Argentina. Andate, e preparate i lumi, e tutto quel che v’ho detto.
Brighella. Subito. (Bisogna tegnirsela amiga custìa, perchè se la deventasse mai padrona... chi sa che no la vada meio per mi?) (da sè, e parte)
SCENA II.
Argentina, poi Pantalone.
Argentina. Il padrone è un uomo che facilmente si dà alla malinconia. Bisogna tenerlo divertito; e colle barzellette può essere che mi riesca di fargli fare di quelle cose, che pensandovi sopra con serietà forse forse non le farebbe.
Pantalone. Arzentina, no faremo gnente. (con un foglio in mano)
Argentina. Perchè, signore?
Pantalone. Perchè mi ste parole toscane le me fa rabbia, e no le posso imparar.

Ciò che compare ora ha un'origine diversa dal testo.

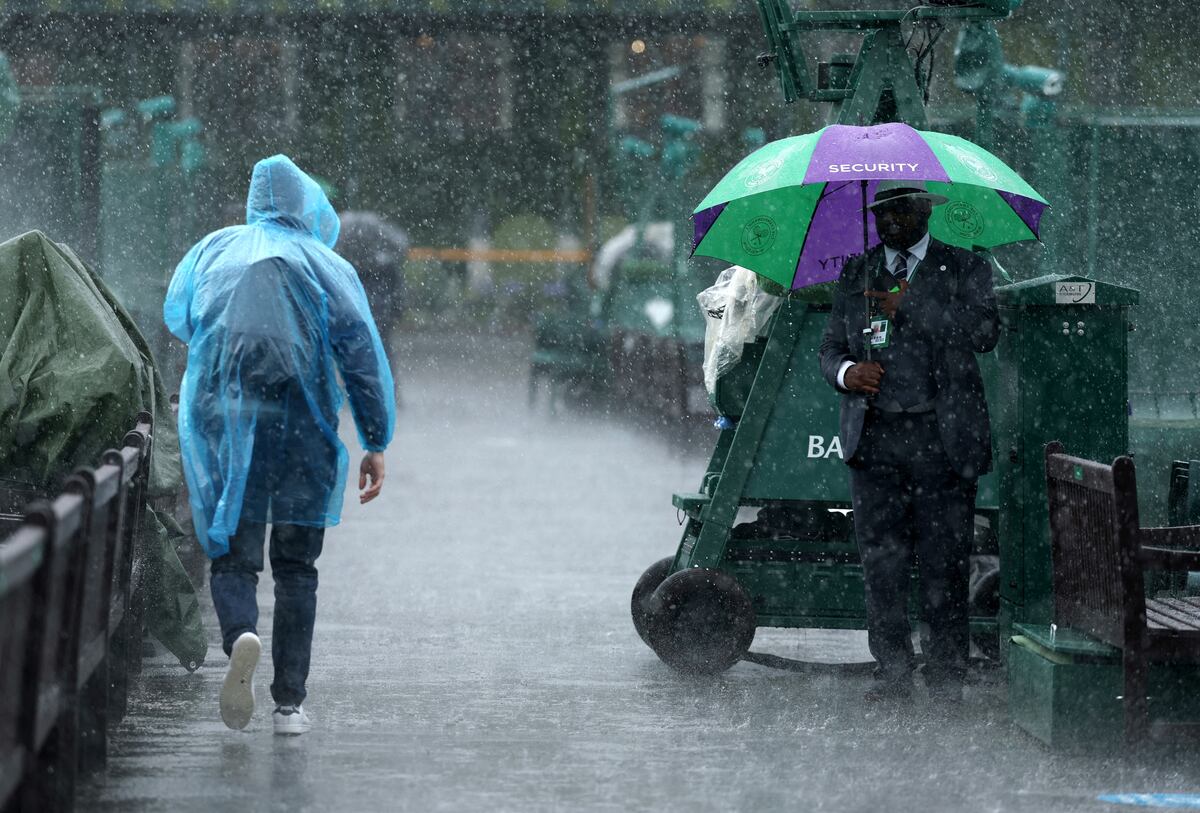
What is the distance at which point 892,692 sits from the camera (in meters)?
6.44

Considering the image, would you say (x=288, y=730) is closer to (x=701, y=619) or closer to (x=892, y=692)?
(x=701, y=619)

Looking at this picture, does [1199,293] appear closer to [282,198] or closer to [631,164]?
[282,198]

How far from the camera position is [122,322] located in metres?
6.82

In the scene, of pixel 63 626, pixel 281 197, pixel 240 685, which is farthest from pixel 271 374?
pixel 63 626

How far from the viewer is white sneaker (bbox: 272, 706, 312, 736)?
5.93 metres

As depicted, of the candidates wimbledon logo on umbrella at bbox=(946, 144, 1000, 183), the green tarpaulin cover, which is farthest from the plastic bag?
the green tarpaulin cover

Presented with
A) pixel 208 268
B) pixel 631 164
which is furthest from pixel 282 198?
pixel 631 164

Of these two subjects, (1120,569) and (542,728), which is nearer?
(1120,569)

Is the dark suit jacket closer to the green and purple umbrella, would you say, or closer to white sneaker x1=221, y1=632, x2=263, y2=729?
the green and purple umbrella

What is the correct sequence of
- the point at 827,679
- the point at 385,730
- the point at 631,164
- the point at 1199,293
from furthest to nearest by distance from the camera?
the point at 631,164, the point at 1199,293, the point at 827,679, the point at 385,730

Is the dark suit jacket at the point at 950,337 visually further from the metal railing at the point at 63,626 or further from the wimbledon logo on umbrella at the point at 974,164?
the metal railing at the point at 63,626

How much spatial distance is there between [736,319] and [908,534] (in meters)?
1.11

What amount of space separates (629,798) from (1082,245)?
940 centimetres

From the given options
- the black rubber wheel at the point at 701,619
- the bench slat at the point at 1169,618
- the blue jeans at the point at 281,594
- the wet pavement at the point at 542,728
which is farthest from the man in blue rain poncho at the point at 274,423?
the bench slat at the point at 1169,618
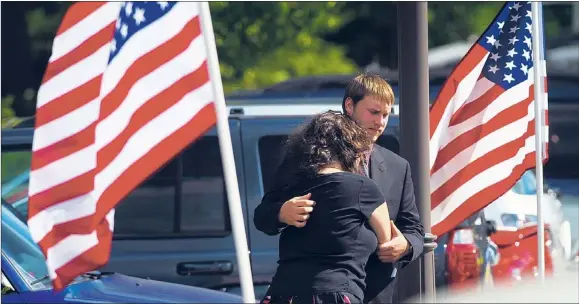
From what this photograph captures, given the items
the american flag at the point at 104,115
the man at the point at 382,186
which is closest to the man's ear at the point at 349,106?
the man at the point at 382,186

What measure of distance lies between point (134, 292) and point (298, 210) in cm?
174

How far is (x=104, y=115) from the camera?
13.5 ft

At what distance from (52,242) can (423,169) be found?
199cm

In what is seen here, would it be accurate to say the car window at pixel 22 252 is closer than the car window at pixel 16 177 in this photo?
Yes

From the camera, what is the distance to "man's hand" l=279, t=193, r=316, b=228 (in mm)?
4367

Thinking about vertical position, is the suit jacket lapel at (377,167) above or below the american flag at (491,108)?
below

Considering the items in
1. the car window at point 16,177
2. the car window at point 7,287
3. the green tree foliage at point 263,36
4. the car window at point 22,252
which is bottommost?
the car window at point 7,287

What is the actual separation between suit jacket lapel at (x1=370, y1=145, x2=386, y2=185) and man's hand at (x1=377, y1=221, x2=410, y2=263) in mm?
250

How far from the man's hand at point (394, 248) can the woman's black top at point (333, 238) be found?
11 cm

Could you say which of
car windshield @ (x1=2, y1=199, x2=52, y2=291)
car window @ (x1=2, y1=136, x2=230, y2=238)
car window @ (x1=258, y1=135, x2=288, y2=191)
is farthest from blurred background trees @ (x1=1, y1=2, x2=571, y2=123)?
car window @ (x1=258, y1=135, x2=288, y2=191)

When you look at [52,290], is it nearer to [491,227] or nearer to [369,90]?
[369,90]

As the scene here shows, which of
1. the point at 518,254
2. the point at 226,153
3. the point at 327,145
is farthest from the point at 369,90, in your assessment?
the point at 518,254

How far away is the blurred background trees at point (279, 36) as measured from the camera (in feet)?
38.5

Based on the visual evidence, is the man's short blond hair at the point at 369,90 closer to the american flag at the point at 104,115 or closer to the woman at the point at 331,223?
the woman at the point at 331,223
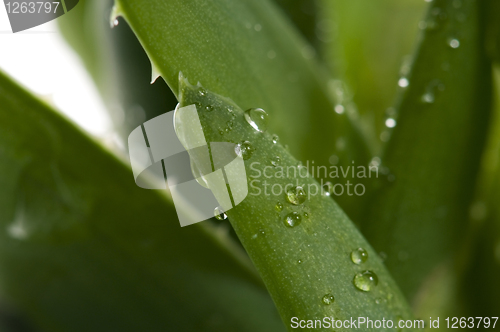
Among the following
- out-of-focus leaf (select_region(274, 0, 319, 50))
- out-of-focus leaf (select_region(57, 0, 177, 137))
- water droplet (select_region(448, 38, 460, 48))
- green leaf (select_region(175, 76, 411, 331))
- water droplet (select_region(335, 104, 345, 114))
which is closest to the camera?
green leaf (select_region(175, 76, 411, 331))

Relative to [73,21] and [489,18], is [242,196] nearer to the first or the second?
[489,18]

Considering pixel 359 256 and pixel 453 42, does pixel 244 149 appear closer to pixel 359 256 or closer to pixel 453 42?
pixel 359 256

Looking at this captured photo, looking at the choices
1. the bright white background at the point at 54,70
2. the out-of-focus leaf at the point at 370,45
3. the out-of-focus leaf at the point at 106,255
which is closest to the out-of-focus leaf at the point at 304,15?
the out-of-focus leaf at the point at 370,45

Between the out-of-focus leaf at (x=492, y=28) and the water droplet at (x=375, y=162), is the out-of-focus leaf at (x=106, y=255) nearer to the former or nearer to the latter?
the water droplet at (x=375, y=162)

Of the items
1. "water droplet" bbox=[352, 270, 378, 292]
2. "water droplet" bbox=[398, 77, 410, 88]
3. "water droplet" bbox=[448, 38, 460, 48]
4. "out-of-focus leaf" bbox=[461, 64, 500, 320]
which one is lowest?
"out-of-focus leaf" bbox=[461, 64, 500, 320]

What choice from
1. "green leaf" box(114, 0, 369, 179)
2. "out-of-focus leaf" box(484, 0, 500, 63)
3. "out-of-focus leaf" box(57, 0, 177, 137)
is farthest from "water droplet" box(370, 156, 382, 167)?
"out-of-focus leaf" box(57, 0, 177, 137)

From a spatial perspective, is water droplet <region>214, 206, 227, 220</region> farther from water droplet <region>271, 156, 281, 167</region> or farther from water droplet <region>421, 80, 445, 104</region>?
water droplet <region>421, 80, 445, 104</region>

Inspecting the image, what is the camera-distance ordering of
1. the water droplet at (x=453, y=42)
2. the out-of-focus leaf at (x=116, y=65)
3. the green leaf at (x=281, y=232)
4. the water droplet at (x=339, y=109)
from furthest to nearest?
1. the out-of-focus leaf at (x=116, y=65)
2. the water droplet at (x=339, y=109)
3. the water droplet at (x=453, y=42)
4. the green leaf at (x=281, y=232)

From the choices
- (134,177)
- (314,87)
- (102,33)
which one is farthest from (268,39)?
(102,33)
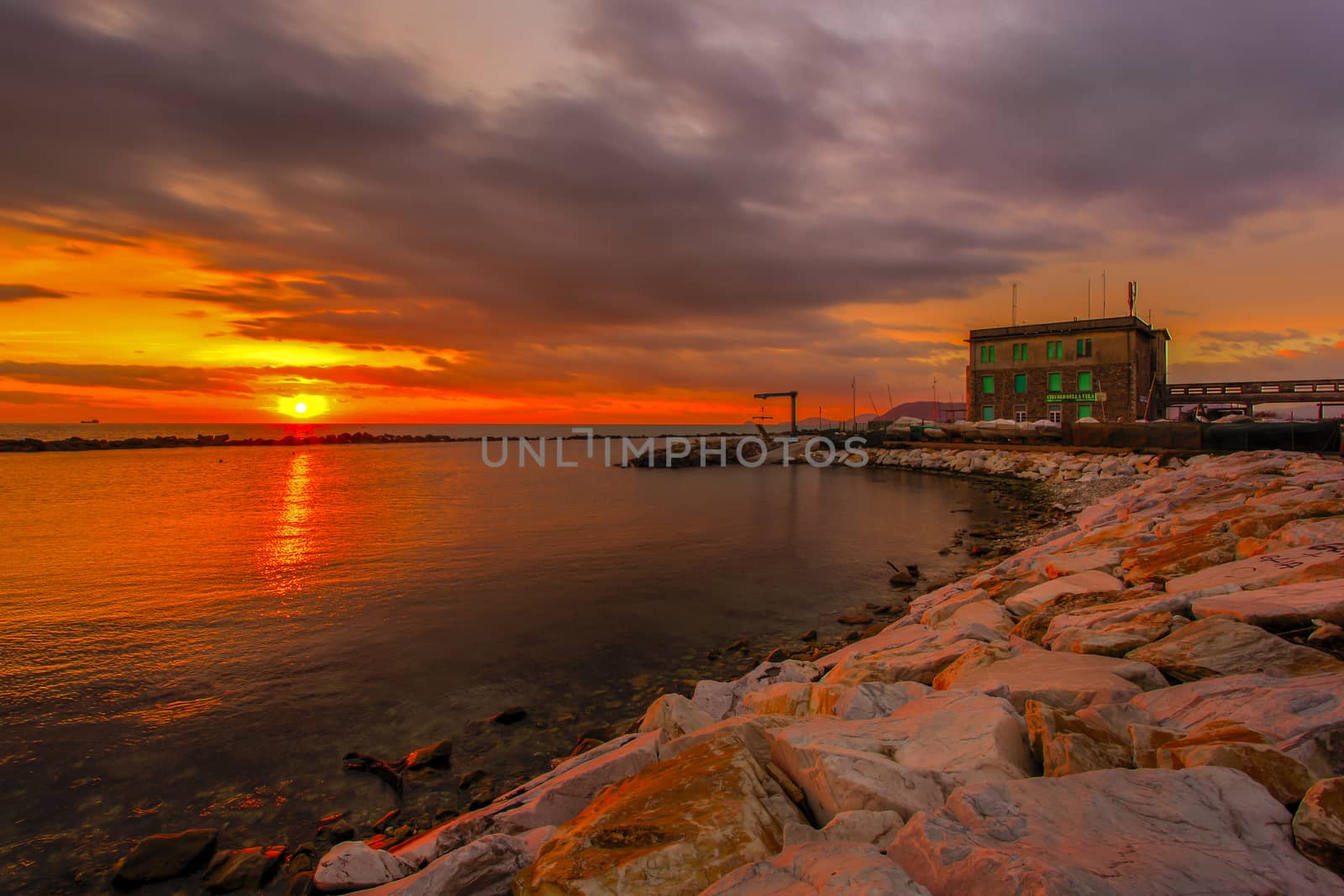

Argentina. Fate torto a voi stesso, signore, a parlar così. Le vostre figliuole parlano pure toscano.
Pantalone. Ele le xe stae arlevae da mio fradello a Livorno e per quello le toscaneggia. Ma mi, ve torno a dir, sti slinci e squinci no i posso dir.
Argentina. Io che sono nata toscana, sentite pure che qualche volta mi adatto a parlar veneziano.
Pantalone. Vu sè vu; mi son mi; e no ghe ne voggio saver.
Argentina. Vorrei veder anche questa.
Pantalone. No gh’è altro. Tolè la vostra parte.